Kategorie-Archiv: Allgemein

Werkeinführung

Dietrich Buxtehude (1637 – 1707), Das Jüngste Gericht

Mannheimer Erstaufführung des von Ton Koopmann historisch verlässlich neu edierten Meisterwerks

„Das Jüngste Gericht“: ein weithin noch unbekannter Meilenstein in der Geschichte geistlicher Abendmusiken und Oratorienkunst. Dietrich Buxtehude begründet in Lübeck nach ersten Versuchen seines Vorgängers und Schwiegervaters Franz Tunder und angeregt durch Vergleichbares in Hamburg die neue Gattung „Geistliche Abendmusik“, bei denen zusammenhängende geistliche Musik für Orchester, Chor und Solostimmen zur Aufführung kommt. Damit ist das Grundmodell der späteren Oratorien geschaffen.

Leider sind nur einige Titel der Werke überliefert, die damals von Buxtehude komponiert und aufgeführt wurden. Als man im letzten Jahrhundert eine unsignierte Partitur in der Universitätsbibliothek Uppsala entdeckt, ordnet Willy Maxton sie mit guten Gründen Dietrich Buxtehude zu, ergänzt seiner Meinung nach Fehlendes aus anderen Kompositionen Buxtehudes und gibt dem Werk den heutigen Titel. Ton Koopmann hat das Werk jüngst ganz eng an der vorgefundenen Partitur orientiert neu herausgegeben.

--------------------------------

Anforderung:
Fasse den Absatz der Werkeinführung, der mit „Leider sind nur einige Titel“ beginnt, als knappe Stichpunktliste zusammen. Die wesentlichen Fakten müssen erhalten bleiben.

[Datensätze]

--------------------------------

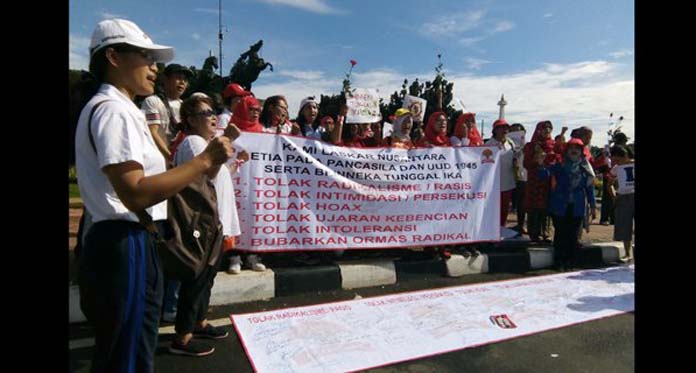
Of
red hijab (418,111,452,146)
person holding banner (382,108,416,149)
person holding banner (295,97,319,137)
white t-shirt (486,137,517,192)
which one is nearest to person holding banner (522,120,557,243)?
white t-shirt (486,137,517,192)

--------------------------------

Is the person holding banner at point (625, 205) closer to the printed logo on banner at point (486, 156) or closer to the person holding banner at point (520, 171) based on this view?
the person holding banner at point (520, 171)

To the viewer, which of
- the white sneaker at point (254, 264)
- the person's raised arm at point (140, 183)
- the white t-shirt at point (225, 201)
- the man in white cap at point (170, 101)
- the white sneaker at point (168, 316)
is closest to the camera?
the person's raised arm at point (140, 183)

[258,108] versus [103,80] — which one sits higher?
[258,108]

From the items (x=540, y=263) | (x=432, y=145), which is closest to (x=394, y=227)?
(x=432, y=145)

--------------------------------

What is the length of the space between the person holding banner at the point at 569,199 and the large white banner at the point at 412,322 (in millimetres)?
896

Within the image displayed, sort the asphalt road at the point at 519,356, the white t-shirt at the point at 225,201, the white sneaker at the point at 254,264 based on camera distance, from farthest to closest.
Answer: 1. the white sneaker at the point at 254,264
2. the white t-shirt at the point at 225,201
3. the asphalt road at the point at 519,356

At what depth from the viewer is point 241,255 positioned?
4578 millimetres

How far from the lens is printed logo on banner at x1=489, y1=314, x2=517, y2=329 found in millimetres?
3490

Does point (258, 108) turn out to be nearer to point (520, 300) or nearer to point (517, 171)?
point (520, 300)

--------------------------------

Fertige Antwort:
- Von den Werken, die Buxtehude damals komponierte und aufführte, sind nur einige Titel überliefert.
- Im letzten Jahrhundert wird in der Universitätsbibliothek Uppsala eine unsignierte Partitur entdeckt.
- Willy Maxton ordnet sie mit guten Gründen Buxtehude zu. Was seiner Meinung nach fehlt, ergänzt er aus anderen Kompositionen Buxtehudes. Er gibt dem Werk auch den heutigen Titel.
- Ton Koopmann hat das Werk jüngst neu herausgegeben und sich dabei eng an der vorgefundenen Partitur orientiert.